- **Data items**:
_____

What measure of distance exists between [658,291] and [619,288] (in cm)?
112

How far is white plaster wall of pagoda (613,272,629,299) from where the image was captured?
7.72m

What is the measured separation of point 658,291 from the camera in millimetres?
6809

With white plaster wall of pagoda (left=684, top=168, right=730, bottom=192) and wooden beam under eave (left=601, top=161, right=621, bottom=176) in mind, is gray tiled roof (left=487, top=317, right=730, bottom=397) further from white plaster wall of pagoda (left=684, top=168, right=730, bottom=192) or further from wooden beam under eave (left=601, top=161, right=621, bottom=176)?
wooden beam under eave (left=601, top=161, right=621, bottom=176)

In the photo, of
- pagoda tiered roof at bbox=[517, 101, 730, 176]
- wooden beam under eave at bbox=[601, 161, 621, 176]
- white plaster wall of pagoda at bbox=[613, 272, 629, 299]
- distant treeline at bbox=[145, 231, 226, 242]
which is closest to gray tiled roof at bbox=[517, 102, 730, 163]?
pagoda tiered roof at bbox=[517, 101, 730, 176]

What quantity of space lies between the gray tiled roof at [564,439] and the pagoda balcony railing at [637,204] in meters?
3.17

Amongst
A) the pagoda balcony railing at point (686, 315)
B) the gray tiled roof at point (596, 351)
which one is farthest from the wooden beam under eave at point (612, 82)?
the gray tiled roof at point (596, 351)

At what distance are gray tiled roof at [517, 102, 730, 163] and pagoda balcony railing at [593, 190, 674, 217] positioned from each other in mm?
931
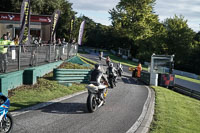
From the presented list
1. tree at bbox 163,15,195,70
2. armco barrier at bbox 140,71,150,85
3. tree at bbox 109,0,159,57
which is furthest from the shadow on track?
tree at bbox 163,15,195,70

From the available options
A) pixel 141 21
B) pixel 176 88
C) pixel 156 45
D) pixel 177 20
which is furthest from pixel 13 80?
pixel 177 20

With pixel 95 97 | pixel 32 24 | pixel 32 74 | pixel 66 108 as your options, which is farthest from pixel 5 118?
pixel 32 24

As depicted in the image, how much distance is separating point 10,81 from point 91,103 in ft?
12.9

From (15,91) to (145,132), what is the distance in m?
6.17

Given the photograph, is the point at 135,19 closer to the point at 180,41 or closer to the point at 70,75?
the point at 180,41

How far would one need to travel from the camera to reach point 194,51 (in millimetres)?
55031

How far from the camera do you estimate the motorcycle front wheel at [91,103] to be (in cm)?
880

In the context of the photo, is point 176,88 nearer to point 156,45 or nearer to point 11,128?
point 11,128

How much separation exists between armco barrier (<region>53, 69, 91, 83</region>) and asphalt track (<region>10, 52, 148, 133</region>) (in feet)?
11.8

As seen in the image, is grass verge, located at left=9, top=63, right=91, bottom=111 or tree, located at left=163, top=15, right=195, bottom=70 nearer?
grass verge, located at left=9, top=63, right=91, bottom=111

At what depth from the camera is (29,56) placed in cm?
1251

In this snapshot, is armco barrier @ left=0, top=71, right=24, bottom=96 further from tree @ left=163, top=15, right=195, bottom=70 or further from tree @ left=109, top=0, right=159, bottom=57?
tree @ left=163, top=15, right=195, bottom=70

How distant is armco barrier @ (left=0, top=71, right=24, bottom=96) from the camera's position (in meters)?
9.39

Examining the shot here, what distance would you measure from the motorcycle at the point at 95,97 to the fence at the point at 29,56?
3.96 m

_____

- **TASK STATEMENT**:
Arrange the records above as a Markdown table with the columns No. and Text. Begin at the line that has "In this snapshot, is", stop after the final line, number each line in order, and leave out blank lines.

- **THE OUTPUT**:
| No. | Text |
|---|---|
| 1 | In this snapshot, is armco barrier @ left=0, top=71, right=24, bottom=96 further from tree @ left=163, top=15, right=195, bottom=70 or further from tree @ left=109, top=0, right=159, bottom=57? |
| 2 | tree @ left=163, top=15, right=195, bottom=70 |
| 3 | How distant is armco barrier @ (left=0, top=71, right=24, bottom=96) from the camera's position (in meters)? |
| 4 | 9.39 |
| 5 | Examining the shot here, what distance would you measure from the motorcycle at the point at 95,97 to the fence at the point at 29,56? |
| 6 | 3.96 m |